Return the records below from the line containing "The image here" onward, exactly, through and including the last line.

(Stored items from a collection)
[BEGIN]
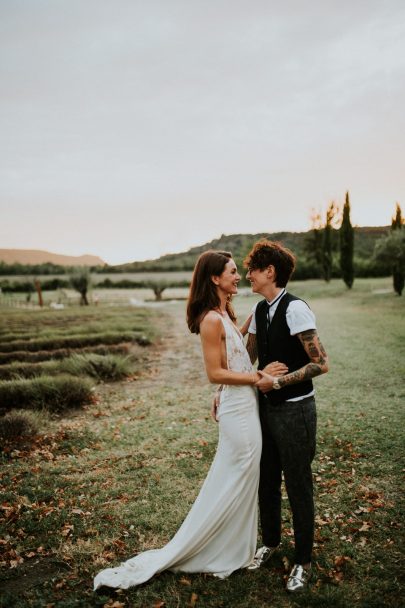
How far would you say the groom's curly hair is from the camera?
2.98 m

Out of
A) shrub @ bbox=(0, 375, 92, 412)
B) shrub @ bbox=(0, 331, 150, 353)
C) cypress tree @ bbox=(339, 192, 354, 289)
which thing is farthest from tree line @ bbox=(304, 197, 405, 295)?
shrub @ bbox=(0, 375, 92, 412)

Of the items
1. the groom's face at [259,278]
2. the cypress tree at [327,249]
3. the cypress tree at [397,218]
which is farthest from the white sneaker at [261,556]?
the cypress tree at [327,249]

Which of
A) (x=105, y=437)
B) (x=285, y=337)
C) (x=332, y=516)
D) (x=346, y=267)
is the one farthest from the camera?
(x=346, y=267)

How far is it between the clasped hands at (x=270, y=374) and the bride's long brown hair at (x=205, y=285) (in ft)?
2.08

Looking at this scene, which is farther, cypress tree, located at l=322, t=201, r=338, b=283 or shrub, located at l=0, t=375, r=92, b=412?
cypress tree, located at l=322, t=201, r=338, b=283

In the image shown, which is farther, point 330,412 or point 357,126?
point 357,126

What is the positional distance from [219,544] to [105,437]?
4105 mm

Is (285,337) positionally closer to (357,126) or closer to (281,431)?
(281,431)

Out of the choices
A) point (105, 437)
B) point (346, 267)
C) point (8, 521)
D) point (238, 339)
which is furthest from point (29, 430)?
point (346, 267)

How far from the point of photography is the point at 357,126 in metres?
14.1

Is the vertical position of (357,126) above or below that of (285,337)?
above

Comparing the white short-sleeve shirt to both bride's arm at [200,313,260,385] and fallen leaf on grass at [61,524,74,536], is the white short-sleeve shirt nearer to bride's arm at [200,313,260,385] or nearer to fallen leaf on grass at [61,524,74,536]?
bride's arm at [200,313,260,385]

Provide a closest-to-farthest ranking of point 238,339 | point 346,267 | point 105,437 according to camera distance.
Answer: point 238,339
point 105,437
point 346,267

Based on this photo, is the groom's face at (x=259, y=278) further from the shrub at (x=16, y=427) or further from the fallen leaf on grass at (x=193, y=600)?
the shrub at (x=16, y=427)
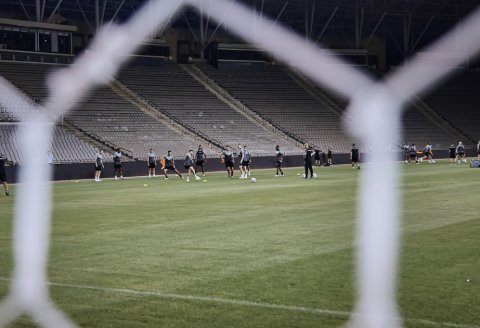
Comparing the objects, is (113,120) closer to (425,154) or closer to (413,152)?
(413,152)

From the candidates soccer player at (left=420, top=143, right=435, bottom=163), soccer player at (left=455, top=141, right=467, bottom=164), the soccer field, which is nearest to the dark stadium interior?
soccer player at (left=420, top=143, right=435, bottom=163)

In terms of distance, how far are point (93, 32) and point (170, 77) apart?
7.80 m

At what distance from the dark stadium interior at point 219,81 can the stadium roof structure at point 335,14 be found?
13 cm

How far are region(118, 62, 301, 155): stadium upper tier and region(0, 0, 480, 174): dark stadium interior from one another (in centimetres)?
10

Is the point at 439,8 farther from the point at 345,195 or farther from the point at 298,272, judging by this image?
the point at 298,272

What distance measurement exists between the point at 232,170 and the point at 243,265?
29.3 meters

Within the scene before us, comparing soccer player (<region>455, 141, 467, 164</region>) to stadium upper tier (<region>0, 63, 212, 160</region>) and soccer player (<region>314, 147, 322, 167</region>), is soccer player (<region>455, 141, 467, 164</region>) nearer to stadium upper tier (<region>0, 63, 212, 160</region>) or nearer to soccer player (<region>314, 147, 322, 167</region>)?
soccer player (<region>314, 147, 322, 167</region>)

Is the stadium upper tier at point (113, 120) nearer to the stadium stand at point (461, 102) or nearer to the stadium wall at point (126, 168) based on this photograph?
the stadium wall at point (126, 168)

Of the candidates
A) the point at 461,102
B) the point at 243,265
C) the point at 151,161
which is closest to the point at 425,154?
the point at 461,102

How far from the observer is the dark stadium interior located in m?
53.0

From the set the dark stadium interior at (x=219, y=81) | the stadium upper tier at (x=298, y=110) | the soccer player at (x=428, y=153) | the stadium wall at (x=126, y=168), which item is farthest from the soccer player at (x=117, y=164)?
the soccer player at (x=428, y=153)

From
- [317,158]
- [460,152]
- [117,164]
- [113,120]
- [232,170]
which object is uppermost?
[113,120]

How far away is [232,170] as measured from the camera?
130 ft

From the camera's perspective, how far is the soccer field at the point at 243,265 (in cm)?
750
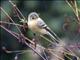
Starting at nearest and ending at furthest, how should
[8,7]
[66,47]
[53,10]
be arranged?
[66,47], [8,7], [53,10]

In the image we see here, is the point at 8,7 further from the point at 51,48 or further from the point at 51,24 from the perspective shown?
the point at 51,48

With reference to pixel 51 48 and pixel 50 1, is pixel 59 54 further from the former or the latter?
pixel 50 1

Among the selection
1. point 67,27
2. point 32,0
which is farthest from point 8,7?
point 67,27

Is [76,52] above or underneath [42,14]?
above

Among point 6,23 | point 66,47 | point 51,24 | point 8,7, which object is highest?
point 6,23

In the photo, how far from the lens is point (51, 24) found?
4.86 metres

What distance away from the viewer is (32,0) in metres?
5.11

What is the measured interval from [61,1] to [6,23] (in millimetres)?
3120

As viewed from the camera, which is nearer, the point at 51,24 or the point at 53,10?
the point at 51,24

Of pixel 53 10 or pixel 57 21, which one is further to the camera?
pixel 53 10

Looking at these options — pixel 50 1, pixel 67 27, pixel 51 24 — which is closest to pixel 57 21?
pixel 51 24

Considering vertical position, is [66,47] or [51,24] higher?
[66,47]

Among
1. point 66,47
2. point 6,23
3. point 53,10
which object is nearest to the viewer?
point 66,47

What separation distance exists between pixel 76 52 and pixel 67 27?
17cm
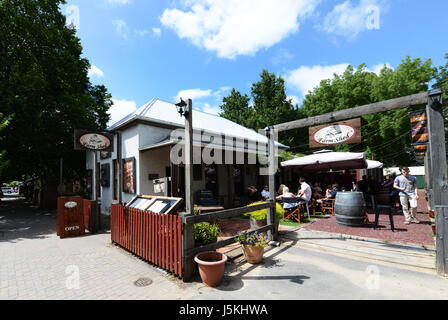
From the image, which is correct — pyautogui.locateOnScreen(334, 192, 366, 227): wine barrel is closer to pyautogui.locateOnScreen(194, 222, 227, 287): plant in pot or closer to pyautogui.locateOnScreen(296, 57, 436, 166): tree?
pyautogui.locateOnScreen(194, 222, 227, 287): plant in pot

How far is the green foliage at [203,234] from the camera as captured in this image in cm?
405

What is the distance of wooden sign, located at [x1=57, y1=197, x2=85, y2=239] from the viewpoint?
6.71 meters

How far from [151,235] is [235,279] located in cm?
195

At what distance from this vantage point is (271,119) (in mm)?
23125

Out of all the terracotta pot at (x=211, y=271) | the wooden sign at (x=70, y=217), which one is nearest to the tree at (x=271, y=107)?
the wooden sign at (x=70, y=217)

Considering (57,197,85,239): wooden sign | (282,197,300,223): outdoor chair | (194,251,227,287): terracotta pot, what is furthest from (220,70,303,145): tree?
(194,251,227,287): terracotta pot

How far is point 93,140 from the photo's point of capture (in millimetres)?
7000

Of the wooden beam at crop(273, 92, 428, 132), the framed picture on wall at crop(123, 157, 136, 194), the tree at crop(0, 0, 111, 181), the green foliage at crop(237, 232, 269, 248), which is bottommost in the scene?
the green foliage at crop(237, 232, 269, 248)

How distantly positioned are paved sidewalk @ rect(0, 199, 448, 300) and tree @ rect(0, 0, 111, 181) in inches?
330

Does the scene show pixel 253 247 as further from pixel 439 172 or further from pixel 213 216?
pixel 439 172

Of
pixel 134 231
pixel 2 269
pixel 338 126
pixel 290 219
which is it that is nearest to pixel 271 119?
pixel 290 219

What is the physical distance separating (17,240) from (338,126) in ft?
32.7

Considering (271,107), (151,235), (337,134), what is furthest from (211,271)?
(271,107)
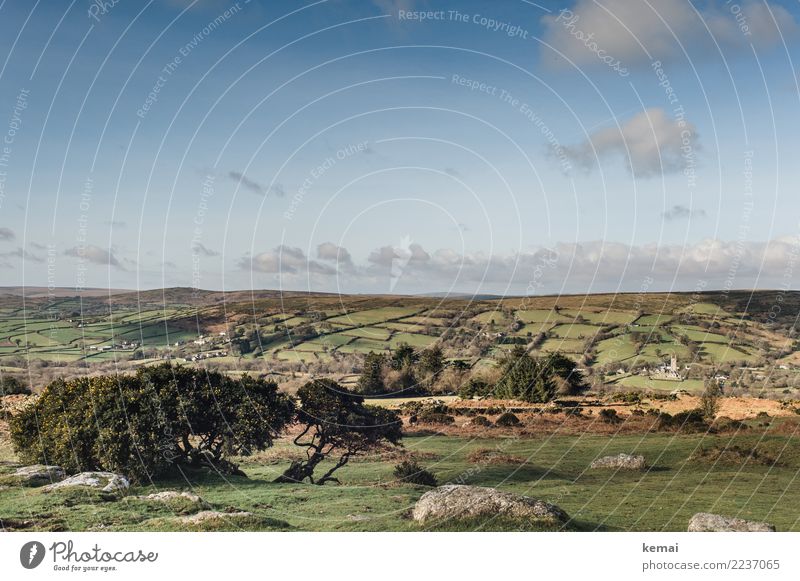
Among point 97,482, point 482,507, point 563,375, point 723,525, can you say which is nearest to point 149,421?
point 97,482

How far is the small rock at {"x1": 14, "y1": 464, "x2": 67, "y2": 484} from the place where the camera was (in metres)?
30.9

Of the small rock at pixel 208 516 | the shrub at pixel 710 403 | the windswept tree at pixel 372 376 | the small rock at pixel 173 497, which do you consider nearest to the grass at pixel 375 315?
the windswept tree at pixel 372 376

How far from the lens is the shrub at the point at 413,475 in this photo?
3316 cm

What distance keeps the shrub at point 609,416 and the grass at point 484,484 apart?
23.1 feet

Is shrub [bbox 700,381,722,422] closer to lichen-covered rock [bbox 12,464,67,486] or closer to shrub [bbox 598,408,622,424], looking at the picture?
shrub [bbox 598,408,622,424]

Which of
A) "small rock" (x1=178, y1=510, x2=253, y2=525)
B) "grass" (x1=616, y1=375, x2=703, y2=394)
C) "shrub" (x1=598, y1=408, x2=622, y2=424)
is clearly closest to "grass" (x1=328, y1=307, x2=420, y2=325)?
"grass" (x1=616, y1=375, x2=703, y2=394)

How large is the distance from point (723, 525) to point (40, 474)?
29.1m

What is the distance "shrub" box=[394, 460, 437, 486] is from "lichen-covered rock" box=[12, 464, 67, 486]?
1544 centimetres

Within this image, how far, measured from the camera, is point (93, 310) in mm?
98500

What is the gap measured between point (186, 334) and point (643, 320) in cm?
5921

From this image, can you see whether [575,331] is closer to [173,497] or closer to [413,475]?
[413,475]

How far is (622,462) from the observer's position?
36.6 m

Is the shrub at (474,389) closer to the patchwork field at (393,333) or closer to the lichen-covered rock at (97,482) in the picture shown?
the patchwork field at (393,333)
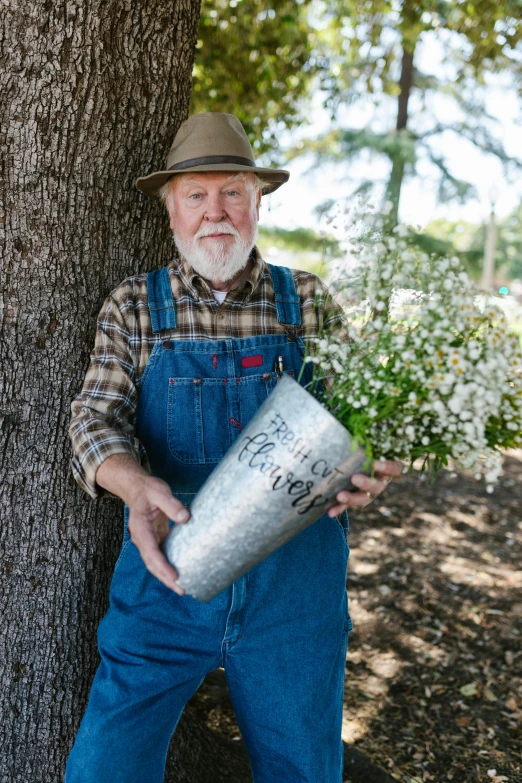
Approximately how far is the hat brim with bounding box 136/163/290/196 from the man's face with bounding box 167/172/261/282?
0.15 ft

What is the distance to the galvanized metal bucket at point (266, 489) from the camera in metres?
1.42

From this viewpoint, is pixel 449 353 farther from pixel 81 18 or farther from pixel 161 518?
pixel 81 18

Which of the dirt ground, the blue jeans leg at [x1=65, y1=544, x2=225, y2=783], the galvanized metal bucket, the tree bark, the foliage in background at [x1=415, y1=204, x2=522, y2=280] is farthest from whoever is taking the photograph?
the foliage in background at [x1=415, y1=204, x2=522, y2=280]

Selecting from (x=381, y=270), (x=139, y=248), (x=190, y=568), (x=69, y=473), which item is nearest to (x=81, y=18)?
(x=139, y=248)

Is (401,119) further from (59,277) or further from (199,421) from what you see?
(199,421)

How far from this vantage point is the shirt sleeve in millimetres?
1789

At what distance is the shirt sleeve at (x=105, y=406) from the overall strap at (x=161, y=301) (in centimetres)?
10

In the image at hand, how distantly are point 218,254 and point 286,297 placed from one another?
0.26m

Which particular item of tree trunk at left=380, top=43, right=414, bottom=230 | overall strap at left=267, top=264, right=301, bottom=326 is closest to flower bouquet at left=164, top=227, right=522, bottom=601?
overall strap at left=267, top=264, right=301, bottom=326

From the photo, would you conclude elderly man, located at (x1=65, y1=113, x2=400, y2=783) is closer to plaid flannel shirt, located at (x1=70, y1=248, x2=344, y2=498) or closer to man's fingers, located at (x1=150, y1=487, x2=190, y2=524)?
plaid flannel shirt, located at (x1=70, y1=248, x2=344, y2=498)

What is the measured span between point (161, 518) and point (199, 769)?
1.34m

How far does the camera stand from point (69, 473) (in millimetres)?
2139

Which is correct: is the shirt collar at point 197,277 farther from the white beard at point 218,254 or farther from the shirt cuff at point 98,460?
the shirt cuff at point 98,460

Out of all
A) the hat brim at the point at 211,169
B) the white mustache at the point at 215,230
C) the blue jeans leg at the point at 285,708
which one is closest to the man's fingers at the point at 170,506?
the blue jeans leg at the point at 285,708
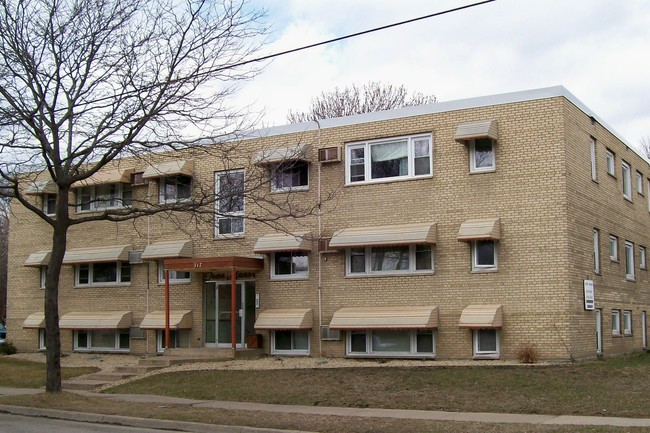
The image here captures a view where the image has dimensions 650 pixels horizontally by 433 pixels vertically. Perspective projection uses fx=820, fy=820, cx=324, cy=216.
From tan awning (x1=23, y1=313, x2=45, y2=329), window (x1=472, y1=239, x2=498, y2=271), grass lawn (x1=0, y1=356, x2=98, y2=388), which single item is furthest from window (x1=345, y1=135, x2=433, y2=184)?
[END]
▸ **Solution below**:
The image here captures a view where the image has dimensions 650 pixels horizontally by 433 pixels vertically. Perspective projection uses fx=820, fy=820, cx=324, cy=216.
From tan awning (x1=23, y1=313, x2=45, y2=329), window (x1=472, y1=239, x2=498, y2=271), grass lawn (x1=0, y1=356, x2=98, y2=388), which single item is furthest from window (x1=345, y1=135, x2=433, y2=184)?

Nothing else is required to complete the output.